The story starts out as tragedy but ends with inspiration. You hear about hard times and how people help out to overcome them. You hear about harsh places and how a few people with heart help children and those in need overcome hardships with the tools they are given for success. Lives change for the better and Martial Arts has a hand in that in a lot of cases. Rio De Janeiro is one such place where there are beautiful sights as well as dark corners. The Favelas are infamous for being the kind of place you don’t want to go. Children who grow up in the Brazilian Favela of Maré, one of Rio’s most dangerous slums are faced with violence and poverty that we don’t see in our country. The sprawling neighborhood, which is home to approximately 130,000 people, is a frequent target of harsh military and police crackdowns, as well as deadly conflict from the area’s drug cartels.

Thinking ahead for the World Cup in Rio in 2014, the government sent almost 3,000 troops into Maré as part of a “pacification” plan for the Favelas, but as expected, crime and violence has continued. Despite the myriad of problems that life in the Favelas holds, José Aldo, one of the best champions in UFC history, conceived of a project that gives hope and purpose to the children there. Aldo opened a martial arts school in his name in the favela last year. So far, José Aldo Fight School has served 534 students, between the ages of 6 and 22, giving them a chance to cope with the hardships of their daily lives through practicing judo, jiu-jitsu, and boxing. As Brazil’s political turmoil, rising violence and gaping economic disparities form a gloomy backdrop to the Rio Olympics, this school offers an example of the power of sport to build community.

With world-class coaches and a clean facility. Jiu-jitsu teacher Marcelo Negrão explains that the school has offered kids a compelling alternative to the perils of the street. “Here, we replace a gun for a kimono,” Negrão says. (Quote from the Huffington Post). While the Favelas are underserved and lacking in child-friendly facilities, the José Aldo Fight School seeks to build a strong and healthy community for the kids, Negrão says. “There is lack of support, education, and health care. There is only one [Emergency Room Unit] here. Children don’t have anything. Aldo’s school is the only leisure activity available. The wrong path takes you nowhere,” he continues. “What they need is discipline, respect, and hierarchy. They must keep their minds busy, they must have activities, and they must study. And they find discipline in martial arts.” Sounds familiar to the teachings of most martial arts coaches.

• _Required work_
According to the passage on the José Aldo Fight School, how many students has the school served so far?

• _Listed records_

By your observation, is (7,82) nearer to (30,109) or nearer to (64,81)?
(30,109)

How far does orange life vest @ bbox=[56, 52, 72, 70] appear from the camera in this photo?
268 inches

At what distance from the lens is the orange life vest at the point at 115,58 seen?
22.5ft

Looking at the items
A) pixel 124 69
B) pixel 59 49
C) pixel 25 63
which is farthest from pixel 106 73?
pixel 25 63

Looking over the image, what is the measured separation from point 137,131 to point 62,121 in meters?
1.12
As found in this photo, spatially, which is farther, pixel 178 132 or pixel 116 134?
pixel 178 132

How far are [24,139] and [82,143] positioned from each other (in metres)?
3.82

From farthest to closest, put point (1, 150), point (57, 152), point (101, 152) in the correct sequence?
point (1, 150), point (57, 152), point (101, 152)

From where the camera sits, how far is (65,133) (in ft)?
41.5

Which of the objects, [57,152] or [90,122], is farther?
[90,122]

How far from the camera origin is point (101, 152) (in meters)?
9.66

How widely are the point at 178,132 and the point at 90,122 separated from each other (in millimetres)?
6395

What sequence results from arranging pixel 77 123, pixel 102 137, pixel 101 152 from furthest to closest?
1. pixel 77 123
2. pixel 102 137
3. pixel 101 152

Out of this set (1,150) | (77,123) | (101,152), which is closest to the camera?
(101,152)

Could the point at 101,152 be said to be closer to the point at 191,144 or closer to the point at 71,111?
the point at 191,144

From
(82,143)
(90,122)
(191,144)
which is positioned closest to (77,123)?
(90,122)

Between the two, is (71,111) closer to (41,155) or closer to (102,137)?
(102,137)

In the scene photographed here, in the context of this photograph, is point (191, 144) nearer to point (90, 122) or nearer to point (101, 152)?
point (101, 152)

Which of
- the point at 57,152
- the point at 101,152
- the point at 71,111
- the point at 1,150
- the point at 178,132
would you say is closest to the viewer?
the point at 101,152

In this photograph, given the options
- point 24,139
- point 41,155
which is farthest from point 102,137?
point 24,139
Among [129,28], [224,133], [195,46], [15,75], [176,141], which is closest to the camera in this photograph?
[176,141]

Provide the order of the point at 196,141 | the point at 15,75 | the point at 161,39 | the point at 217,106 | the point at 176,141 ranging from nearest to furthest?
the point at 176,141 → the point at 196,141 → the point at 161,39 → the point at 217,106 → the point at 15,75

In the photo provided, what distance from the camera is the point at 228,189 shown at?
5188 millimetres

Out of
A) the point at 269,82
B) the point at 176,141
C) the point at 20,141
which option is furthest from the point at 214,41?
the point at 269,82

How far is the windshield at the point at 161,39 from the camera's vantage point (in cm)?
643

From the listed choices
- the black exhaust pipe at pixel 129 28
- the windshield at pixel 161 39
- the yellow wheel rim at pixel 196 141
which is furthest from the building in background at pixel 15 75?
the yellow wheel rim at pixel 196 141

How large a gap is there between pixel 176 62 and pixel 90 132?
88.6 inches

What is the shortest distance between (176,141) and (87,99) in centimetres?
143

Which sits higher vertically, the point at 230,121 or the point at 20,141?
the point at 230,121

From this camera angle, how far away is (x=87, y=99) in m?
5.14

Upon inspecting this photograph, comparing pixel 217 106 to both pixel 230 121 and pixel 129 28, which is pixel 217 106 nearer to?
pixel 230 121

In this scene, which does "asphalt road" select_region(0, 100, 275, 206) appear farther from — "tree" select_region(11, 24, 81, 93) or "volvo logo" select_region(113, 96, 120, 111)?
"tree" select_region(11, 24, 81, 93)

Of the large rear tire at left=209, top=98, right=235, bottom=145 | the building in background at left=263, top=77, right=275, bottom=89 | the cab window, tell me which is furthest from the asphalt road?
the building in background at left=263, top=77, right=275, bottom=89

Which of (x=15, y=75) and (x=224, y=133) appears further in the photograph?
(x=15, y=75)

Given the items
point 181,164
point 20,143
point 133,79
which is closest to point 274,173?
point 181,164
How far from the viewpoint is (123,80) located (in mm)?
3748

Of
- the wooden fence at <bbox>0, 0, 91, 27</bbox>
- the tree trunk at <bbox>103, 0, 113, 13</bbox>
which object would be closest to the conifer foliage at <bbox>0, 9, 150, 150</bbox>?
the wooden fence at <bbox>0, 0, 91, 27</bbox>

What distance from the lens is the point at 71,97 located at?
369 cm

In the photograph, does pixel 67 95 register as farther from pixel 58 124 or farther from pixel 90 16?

• _Final result_
534 students, between the ages of 6 and 22.